Wonderful to know about this one!
Looks so good!
Hi Angie, I've missed seeing all your delicious recipes. This one looks fantastic!
Such a beautiful dish, Angie! The poulet basquaise looks so colourful and full of flavour.
Looks delicious Angie! I do love a good chicken recipe. Have a great weekend.
This Poulet Basquaise recipe is a wonderful introduction to Basque flavors. I appreciate the way you explain the piment d’Espelètte substitution, it makes the dish approachable without losing its character. The step-by-step method feels very doable, and I can already imagine the aroma of peppers, garlic, and thyme filling the kitchen. Definitely a dish worth trying on a cozy evening.
www.melodyjacob.com
It looks super good Angie :-D
This looks delicious.
It is a delish!
Okay, you did it again, I'm hungry!
Gracias por la receta. Te mando un beso.
Estou aqui com minha tigela na mão, esperando que você me sirva essa delícia. rsrsrsrs
Nova tirinha publicada. 😺
Abraços 🐾 Garfield Tirinhas Oficial.
This sounds and looks very tasty. I bet it was a wonderful meal.
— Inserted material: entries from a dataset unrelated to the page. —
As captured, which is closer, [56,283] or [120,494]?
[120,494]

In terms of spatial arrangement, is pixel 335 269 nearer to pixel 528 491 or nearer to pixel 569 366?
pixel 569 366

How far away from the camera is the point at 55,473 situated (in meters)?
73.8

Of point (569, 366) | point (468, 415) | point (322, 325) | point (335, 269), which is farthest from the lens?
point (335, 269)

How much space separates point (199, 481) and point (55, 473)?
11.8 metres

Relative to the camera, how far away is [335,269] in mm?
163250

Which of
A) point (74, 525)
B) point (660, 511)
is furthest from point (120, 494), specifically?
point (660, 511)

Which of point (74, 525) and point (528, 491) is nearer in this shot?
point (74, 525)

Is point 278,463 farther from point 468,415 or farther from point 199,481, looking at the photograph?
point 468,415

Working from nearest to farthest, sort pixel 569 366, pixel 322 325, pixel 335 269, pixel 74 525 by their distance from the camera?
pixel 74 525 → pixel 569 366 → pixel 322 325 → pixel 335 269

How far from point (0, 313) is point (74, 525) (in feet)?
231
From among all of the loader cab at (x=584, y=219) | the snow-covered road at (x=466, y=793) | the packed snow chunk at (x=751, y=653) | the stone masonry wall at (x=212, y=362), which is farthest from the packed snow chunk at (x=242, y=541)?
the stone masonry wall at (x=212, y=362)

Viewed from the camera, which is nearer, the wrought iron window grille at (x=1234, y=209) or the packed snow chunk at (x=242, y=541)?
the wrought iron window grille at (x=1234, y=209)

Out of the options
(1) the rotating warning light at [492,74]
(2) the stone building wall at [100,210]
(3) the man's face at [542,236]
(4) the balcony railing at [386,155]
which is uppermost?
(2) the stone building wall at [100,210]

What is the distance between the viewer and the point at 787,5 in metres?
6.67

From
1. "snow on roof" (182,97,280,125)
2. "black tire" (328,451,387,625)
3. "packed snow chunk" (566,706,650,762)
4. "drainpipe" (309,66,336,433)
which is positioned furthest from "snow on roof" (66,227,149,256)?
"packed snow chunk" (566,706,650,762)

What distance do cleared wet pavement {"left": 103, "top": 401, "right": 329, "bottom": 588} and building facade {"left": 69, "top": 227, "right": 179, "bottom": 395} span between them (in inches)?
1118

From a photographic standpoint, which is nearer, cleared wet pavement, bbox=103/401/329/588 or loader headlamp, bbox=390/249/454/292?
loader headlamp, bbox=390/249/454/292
I might make this tonight if I can get the bell peppers.
Tandy (Lavender and Lime) https://tandysinclair.com
Looks amazing, and I bet it tastes amazing too, Angie.
That looks so delicious and warming. The colour is spectacular too, perfect for dreary winter days.
It looks delicious. Thanks for sharing.
I invite you to visit my last post. Have a good week-end!
Such a perfect recipe!
Http://www.chefmimiblog.com
How lovely it is to see one of my favorite French dish on your blog! Just the flavors on their own are worth the trip to South West of France and such lovely photos, as always, ~Nessa
This looks out of this world delicious, Angie! Just the luscious color of that sauce tells you this is going to be good. Definitely on my to do list!
I have an old friend’s recipe for Poulet Basque — yours is so much more interesting! Saving this to make for guests next week. ~ David (C&L)
Yum! This was one of my favorite dishes when we made this at the Paris Cordon Bleu school years ago. Except we added Bayonne ham to the dish and served the chicken over saffron rice. Yes, the addition of Piment d’Espelètte is a real winner!
this looks beautiful Angie. I always think chicken and potatoes go well together so i'd probably do that. I really love capsicums so this sounds like the sauce for me.
cheers
sherry
Yum! This looks delicious ... many thanks for sharing the recipe.
All the best Jan
A great dish from my country!
This looks outstanding, Angie! I'm craving French recipes right now! Gorgeous color with great ingredients! This is a must make comfort food!
I eat lots of chicken but I've never had this dish. Sounds amazing!
This sounds delicious, well worth a try. Cheers Diane
What a hearty, satisfying stew to enjoy right now!
This is so tasty! Piment d'espelette is a great spice!